# [Given exercise]
Lay out the rows below as a numbered list, leaving out any blank lines.
____ Records supplied
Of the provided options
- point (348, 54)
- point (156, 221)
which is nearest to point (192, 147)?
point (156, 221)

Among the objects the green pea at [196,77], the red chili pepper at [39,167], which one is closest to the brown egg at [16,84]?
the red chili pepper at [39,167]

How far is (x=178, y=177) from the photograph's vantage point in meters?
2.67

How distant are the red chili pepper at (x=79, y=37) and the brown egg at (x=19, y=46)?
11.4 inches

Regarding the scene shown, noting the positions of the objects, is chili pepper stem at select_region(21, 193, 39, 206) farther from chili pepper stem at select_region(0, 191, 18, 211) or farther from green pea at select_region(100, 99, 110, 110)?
________
# [Solution to this exercise]
1. Of the provided options
2. - point (348, 54)
3. - point (156, 221)
4. which is nearest to point (192, 147)?
5. point (156, 221)
6. Among the objects the green pea at [196,77], the red chili pepper at [39,167], which one is closest to the brown egg at [16,84]?
7. the red chili pepper at [39,167]
8. How far is (x=178, y=177) from the photograph's vantage point in meters?
9. 2.67
10. How distant are the red chili pepper at (x=79, y=37) and the brown egg at (x=19, y=46)?
11. 11.4 inches
12. Regarding the scene shown, noting the positions of the objects, is chili pepper stem at select_region(21, 193, 39, 206) farther from chili pepper stem at select_region(0, 191, 18, 211) or farther from green pea at select_region(100, 99, 110, 110)?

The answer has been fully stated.